What the exercise asks ▸ Every line containing the string "dataLayer" should be returned from the records.

Segment Open

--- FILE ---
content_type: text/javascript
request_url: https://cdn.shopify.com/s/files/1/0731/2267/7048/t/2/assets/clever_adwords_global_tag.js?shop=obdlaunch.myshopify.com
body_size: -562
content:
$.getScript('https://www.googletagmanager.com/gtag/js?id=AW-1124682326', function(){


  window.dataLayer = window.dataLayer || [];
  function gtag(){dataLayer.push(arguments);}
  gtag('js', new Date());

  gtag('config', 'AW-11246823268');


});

Segment Closed

Output for this exercise ▸
  window.dataLayer = window.dataLayer || [];
  function gtag(){dataLayer.push(arguments);}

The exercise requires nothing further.